_Exercise tasks_
a. Repeat the passage from the article on Nikon's 1 series cameras word for word, beginning at the words "Nikon promises improved" and stopping after the words "company has touted.".
b. Pick up the article on Nikon's 1 series cameras after its last sentence and continue it.

(Given passage)

The Nikon V1 (image courtesy of

After what seems like years’ worth of indecision and speculation, Nikon finally got around to releasing its mirrorless “1” series of cameras. This makes them the second-to-last entrant into the mirrorless interchangeable lens compact segment, having been beaten there by Olympus, Panasonic, Sony, Samsung, Ricoh, and Pentax; Canon remains the last stubborn holdout.*

The line consists of the J1 and V1 cameras, both of which have utilitarian designs (very basic, right down to the lack of even a rudimentary grip) differentiated mostly by the V1’s EVF (electronic viewfinder). Both cameras have the same hybrid focusing system that switches between phase and contrast detect autofocus depending on the shooting situation, the same 3″ LCD, and the same 10 megapixel sensor. The four lenses announced with the camera are the 10mm f/2.8, 10-30mm f/3.5-5.6, 30-110mm f/3.8-f/5, and 10-100mm f/4.5-5.5 (each with a 2.7x crop factor).

Nikon promises improved video performance, and at least on paper, the 1 series outperforms the different Dx-Dxxxx cameras currently available. The CX-format CMOS sensor captures Full HD movies at 1080p/30fps, but switches to 1080i for a frame rate of 60fps; no word yet on resolution at the higher available speeds of 400 and 1200fps. Given Nikon’s inexperience with video (at least vis-a-vis competitors like Canon and Sony), the results — as with their higher-end cameras — should be acceptable, but far from the revolutionary leap the company has touted.

(End Given passage)
(Data provided)

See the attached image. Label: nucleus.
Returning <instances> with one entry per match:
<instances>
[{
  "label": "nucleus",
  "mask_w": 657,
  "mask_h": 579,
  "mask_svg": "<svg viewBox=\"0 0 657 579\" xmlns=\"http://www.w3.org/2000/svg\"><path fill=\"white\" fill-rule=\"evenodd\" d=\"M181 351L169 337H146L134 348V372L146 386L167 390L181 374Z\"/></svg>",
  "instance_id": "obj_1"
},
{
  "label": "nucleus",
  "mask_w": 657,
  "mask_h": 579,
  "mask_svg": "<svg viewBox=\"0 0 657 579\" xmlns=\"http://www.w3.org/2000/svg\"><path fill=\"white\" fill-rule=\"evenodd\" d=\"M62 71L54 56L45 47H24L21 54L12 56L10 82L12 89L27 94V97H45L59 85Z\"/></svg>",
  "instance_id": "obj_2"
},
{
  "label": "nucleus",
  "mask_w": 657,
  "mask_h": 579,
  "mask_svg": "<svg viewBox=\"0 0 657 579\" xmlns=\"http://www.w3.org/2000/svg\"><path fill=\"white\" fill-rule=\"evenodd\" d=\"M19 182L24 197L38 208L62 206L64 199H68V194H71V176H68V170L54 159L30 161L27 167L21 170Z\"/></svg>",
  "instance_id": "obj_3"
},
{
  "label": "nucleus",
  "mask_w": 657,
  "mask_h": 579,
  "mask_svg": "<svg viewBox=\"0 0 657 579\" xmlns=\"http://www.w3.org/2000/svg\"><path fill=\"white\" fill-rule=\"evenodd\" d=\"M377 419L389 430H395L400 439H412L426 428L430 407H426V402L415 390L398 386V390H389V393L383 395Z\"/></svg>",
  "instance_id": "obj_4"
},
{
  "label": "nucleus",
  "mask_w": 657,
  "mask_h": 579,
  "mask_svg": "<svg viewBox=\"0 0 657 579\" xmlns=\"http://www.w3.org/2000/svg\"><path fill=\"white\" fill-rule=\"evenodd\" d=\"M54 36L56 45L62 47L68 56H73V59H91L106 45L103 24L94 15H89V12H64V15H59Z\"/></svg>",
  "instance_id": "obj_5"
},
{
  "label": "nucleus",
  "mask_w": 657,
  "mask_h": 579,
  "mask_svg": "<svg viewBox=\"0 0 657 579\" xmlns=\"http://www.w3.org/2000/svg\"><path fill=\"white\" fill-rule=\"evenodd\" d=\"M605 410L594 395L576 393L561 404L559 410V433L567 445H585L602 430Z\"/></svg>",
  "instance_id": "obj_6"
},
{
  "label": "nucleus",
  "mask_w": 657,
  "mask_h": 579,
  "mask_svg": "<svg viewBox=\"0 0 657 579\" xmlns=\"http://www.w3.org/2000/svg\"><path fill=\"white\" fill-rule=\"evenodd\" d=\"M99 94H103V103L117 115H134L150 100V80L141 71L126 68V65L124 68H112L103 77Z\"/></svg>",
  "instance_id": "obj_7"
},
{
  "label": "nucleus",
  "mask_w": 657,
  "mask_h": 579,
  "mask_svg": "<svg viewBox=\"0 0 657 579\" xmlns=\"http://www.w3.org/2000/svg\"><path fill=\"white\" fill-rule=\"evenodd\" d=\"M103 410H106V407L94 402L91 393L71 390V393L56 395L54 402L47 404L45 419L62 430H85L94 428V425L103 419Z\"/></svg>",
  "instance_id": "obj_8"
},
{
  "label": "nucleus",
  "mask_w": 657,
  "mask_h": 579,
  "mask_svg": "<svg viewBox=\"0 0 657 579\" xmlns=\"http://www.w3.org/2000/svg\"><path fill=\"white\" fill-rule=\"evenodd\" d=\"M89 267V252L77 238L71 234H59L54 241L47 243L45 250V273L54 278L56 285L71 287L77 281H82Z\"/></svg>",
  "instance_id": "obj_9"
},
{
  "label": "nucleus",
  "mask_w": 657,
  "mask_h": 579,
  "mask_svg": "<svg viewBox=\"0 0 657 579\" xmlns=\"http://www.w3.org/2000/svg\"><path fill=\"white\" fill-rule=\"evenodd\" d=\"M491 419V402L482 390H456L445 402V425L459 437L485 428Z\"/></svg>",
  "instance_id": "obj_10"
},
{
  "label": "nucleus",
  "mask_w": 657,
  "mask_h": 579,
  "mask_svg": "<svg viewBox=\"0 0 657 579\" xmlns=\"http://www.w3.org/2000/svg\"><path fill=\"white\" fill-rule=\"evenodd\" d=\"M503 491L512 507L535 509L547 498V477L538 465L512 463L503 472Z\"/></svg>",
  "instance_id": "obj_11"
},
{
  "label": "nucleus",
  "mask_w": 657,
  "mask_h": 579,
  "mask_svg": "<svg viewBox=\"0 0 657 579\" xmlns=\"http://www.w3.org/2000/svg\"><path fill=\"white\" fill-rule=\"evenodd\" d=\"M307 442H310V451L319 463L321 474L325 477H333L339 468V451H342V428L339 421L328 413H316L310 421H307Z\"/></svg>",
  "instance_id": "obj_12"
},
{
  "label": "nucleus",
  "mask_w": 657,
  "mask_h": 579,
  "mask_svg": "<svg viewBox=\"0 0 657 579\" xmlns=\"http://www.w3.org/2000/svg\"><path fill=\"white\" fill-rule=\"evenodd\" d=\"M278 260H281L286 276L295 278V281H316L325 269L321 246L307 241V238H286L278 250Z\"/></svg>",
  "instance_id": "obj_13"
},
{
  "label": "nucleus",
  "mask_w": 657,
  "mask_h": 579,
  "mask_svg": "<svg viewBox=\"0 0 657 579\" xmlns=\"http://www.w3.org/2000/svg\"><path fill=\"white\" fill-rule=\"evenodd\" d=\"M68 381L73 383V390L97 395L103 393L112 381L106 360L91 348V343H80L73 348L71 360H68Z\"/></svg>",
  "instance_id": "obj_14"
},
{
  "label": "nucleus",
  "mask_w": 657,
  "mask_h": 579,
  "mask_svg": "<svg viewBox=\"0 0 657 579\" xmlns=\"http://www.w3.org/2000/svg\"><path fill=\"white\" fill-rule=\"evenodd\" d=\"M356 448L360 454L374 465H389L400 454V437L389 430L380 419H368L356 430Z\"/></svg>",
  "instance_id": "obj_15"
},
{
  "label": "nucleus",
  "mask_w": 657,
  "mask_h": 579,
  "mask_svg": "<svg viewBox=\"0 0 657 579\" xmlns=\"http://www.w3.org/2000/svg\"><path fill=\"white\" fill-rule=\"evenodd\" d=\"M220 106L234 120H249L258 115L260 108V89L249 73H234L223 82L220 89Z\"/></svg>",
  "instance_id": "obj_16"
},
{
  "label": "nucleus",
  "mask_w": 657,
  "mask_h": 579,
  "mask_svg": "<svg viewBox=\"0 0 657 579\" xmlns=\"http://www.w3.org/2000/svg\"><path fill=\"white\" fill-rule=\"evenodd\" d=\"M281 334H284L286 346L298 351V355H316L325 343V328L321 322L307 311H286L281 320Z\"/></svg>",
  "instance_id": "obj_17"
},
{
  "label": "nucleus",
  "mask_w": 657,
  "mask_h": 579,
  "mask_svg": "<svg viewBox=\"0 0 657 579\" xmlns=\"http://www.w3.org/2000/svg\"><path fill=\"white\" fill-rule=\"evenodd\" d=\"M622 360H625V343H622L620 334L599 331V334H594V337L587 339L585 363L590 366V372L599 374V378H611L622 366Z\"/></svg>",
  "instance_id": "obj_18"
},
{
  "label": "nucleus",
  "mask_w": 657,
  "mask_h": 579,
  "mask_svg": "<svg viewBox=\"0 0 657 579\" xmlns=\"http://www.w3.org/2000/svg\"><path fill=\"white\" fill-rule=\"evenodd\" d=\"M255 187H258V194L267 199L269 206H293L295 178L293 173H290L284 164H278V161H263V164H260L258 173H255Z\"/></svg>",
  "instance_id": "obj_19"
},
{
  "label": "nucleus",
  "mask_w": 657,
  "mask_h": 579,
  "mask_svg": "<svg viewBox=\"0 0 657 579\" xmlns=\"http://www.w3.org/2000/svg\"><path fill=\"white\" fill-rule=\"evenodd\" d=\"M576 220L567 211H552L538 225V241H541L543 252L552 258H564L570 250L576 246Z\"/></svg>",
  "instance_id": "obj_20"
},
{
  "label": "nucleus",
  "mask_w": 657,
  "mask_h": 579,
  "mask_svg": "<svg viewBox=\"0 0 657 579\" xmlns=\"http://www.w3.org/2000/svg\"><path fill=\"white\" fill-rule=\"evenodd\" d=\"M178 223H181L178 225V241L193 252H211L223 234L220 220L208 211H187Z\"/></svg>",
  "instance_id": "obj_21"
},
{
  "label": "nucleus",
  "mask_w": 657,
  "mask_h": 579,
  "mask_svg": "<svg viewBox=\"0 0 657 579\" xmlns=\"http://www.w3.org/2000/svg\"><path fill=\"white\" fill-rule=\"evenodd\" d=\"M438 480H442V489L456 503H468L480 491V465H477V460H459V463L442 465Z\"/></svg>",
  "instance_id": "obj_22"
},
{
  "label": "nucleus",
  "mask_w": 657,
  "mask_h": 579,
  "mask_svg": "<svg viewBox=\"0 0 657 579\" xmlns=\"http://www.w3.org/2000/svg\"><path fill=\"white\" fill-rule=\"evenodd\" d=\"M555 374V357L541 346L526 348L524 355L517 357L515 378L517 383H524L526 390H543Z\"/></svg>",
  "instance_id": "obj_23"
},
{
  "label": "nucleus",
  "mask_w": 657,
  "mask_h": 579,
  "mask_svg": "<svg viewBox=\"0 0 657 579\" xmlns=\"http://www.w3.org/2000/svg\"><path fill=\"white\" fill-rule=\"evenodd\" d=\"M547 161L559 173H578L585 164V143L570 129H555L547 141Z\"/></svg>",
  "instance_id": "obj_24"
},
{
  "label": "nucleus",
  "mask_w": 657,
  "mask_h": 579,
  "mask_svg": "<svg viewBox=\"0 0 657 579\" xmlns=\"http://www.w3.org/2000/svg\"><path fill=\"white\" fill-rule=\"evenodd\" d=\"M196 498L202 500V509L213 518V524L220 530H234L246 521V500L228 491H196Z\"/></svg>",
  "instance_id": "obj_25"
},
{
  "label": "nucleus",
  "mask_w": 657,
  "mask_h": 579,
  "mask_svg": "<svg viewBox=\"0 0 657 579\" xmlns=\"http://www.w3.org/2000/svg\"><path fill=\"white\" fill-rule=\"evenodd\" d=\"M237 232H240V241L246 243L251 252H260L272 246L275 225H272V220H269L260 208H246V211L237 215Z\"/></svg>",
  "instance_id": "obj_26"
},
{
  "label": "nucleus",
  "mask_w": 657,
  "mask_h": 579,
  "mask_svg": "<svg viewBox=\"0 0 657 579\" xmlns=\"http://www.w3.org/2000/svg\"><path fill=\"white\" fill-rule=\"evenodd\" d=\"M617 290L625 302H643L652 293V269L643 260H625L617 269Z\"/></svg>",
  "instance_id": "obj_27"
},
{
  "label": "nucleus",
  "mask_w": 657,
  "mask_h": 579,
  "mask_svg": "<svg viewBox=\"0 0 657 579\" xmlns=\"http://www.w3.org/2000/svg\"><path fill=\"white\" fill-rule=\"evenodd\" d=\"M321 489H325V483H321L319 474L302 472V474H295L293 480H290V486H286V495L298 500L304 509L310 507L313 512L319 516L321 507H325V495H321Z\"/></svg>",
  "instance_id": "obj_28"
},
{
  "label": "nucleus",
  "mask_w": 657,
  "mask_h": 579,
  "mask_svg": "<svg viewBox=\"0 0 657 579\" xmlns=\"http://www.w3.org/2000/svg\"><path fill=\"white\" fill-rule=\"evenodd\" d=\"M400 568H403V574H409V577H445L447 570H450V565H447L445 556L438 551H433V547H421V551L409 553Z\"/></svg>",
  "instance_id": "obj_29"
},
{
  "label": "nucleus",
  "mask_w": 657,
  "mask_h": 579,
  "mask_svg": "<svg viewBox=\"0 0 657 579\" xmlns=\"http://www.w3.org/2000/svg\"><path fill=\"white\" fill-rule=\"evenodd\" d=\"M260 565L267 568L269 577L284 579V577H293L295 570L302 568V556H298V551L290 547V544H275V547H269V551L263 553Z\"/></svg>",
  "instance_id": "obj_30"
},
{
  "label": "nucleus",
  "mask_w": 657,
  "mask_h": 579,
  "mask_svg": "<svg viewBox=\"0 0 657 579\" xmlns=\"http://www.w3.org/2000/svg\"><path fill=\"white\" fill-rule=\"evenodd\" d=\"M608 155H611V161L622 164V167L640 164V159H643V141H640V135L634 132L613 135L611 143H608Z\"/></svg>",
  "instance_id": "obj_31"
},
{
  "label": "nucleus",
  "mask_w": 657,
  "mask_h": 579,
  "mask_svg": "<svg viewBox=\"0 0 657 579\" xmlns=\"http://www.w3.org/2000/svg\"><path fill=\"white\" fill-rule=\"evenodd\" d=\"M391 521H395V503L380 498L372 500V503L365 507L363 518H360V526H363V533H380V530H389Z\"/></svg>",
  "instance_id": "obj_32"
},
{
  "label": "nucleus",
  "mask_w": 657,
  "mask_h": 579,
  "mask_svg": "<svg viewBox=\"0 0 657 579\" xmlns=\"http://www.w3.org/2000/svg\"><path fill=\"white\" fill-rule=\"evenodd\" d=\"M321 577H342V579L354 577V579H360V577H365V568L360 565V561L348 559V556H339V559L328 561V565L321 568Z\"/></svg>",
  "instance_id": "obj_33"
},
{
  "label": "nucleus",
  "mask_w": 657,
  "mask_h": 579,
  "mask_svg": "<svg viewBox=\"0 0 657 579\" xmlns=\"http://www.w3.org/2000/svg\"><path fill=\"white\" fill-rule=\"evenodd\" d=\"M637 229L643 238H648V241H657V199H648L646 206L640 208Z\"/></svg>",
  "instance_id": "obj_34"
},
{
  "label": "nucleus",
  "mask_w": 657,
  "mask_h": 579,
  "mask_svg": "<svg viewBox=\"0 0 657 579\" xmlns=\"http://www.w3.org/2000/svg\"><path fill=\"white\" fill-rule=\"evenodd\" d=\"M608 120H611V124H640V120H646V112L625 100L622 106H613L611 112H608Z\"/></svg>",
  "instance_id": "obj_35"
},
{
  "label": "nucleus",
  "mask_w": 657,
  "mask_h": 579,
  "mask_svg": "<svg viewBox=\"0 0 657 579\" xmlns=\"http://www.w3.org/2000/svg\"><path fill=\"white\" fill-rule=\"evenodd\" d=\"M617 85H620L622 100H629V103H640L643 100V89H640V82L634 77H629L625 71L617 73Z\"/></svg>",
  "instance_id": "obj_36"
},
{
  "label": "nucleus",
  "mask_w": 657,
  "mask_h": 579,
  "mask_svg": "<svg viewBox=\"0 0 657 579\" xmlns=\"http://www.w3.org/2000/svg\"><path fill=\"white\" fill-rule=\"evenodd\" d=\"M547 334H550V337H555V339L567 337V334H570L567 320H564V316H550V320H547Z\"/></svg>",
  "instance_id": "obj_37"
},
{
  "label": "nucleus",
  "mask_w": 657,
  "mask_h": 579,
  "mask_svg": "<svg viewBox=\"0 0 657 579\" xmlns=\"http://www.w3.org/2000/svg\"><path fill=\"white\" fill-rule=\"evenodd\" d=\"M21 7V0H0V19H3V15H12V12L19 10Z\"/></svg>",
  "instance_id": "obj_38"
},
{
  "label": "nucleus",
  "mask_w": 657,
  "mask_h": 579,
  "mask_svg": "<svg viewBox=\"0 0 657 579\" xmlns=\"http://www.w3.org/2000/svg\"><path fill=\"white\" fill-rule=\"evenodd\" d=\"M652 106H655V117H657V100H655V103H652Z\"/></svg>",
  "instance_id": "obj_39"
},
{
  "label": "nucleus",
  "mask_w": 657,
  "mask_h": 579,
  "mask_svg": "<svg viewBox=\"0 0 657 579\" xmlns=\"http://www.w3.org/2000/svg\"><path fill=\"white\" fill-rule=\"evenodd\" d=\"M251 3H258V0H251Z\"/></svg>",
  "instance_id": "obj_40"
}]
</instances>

(End Data provided)

_Expected results_
a.
Nikon promises improved video performance, and at least on paper, the 1 series outperforms the different Dx-Dxxxx cameras currently available. The CX-format CMOS sensor captures Full HD movies at 1080p/30fps, but switches to 1080i for a frame rate of 60fps; no word yet on resolution at the higher available speeds of 400 and 1200fps. Given Nikon’s inexperience with video (at least vis-a-vis competitors like Canon and Sony), the results — as with their higher-end cameras — should be acceptable, but far from the revolutionary leap the company has touted.

b.
Why, then, is this product a bit of a puzzlement? The sensor is smaller than those used on most other ILC’s — smaller than the Micro 4/3 chips used by Olympus and Pentax, smaller than the APS-C used not only in entry-level and prosumer SLRs but also in Sony’s NEX series, smaller than Samsung’s NX sensor. It’s bigger than the sensors found in your typical point-and-shoot, but really, that isn’t saying much. And since sensor size is directly related to pixel pitch (10mp on this sensor is 10 million much smaller pixels than you’ll find on, say, your typical Canon EOS), you’re looking at poorer depth of field, and low light performance that’s going to have to rely very heavily on noise reduction algorithms to get decent results. It’s telling that the sample low-light images taken with this camera weren’t taken in very low-light situations (it was dark out, but the subjects were in areas that were reasonably well lit), and even at that there’s a just-noticeable loss of image quality.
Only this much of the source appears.